CD1 begins with the aptly titled “Mushrooms” by Marshall Jefferson, a smooth and welcoming intro. The CD then flows nicely with lovely use of percussion in Dano’s Dub of “The Slippery Track” by Mood II Swing and then digs deep with “Ceramic”. Photek’s “Glamourama” then greets us with a nicely crafted baseline which comes before “Check it Out” by Blim, which notifies that you have now entered breaks territory. The CD gets tougher with the Meat Katie Mix of Altitude’s “Nightstalker” and the brilliant “Do It” by Mash Up. Tribulation’s “Why Did You Do That?” reassures you that you are listening to something a little special, which is confirmed with Ty Tek’s ground shaking “G Funk”. The CD then ends wonderfully with a touch of Acid House with Strykes Acid Dub mix of “When I Fall In Love” by A:xus.
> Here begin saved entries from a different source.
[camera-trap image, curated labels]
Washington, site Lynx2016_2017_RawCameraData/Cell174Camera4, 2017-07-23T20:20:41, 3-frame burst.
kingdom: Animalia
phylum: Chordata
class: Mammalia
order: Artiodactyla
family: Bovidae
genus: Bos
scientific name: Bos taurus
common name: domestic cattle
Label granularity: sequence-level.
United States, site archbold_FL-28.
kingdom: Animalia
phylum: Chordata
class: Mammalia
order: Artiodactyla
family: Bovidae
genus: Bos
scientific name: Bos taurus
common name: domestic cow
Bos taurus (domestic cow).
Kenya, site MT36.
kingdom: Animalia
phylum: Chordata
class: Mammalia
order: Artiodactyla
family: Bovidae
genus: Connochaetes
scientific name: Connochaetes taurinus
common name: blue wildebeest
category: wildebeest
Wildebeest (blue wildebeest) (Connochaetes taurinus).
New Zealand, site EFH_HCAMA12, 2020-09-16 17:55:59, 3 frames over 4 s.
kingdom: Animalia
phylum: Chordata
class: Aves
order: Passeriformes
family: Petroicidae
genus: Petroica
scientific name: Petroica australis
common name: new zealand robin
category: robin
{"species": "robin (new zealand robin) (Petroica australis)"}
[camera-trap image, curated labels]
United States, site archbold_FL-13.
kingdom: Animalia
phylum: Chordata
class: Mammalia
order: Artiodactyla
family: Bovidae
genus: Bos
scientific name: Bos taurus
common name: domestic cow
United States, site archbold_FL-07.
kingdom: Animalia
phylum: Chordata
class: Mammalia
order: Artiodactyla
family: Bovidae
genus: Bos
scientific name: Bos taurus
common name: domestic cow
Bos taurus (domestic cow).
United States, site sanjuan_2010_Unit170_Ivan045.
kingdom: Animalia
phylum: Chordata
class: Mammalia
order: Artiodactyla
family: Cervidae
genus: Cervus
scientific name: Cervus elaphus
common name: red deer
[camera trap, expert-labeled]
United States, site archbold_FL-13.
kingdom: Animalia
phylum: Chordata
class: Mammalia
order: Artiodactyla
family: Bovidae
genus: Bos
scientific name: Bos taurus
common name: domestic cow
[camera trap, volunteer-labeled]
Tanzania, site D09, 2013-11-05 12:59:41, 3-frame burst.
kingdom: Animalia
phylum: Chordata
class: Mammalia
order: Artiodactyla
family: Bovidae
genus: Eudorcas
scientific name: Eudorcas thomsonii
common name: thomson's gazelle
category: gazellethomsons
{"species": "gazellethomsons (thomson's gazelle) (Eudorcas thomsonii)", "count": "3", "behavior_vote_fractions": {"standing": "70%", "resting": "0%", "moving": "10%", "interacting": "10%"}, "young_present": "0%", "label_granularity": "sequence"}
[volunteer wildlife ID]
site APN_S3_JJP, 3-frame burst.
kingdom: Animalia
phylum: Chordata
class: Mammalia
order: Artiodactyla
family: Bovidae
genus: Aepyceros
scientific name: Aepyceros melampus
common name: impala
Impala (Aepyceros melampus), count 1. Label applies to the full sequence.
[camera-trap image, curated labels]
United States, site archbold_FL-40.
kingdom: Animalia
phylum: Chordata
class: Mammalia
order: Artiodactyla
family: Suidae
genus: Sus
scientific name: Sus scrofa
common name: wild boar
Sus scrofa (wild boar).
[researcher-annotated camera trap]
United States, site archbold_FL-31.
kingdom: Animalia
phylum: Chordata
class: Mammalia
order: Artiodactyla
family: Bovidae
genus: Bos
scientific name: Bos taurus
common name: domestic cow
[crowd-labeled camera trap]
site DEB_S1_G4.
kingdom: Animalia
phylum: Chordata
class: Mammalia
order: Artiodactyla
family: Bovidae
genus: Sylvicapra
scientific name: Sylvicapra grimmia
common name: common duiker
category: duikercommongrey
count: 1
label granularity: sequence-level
CD2 again begins nicely with “Orange Eyes” and continues to build with “Stickman” by Leroj. We enter a darker shade of house with “Nightstalker” by Mo Shic and Zeidan, two producers from Israel who continue to impress. The Montage Men Dub of “The Signs Alive” by Lypid continues the groove until we meet a highlight of the mix, Aaron Carl’s vicious vocal journey - “Crucified”. A nice groovy baseline crosses our path with “Patricia Never Leaves the House” and “Grab the Rope” by Animated continues the baseline mayhem. And just when you thought the mayhem would end, Rocket’s “Revolution” comes in with what must be one of the baselines of the year – pure madness! Boyd Jarvis’ “Atmos-Fear” is quite simply a stunning piece of work with a pleasant catchy melody. We now go back to breaks with the Yellow Snow mix Rennie Pilgrem & Blim’s “Eskimo”, a trademark Lee Burridge monster. The Golden Dawn Mix of “Presence” is an emotional progressive record and it leaves Plantastic’s “Artifacts” to conclude the Lee Burridge Journey, which it does so successfully as it’s an incredible closing record.
There is no doubting that this is one of the top CD mixes of the year, next to John Digweed’s Los Angeles and Danny Howells’ Nocturnal Frequencies 3. It is testament to why Lee Burridge Is rated as one of the most talented DJ’s in the world.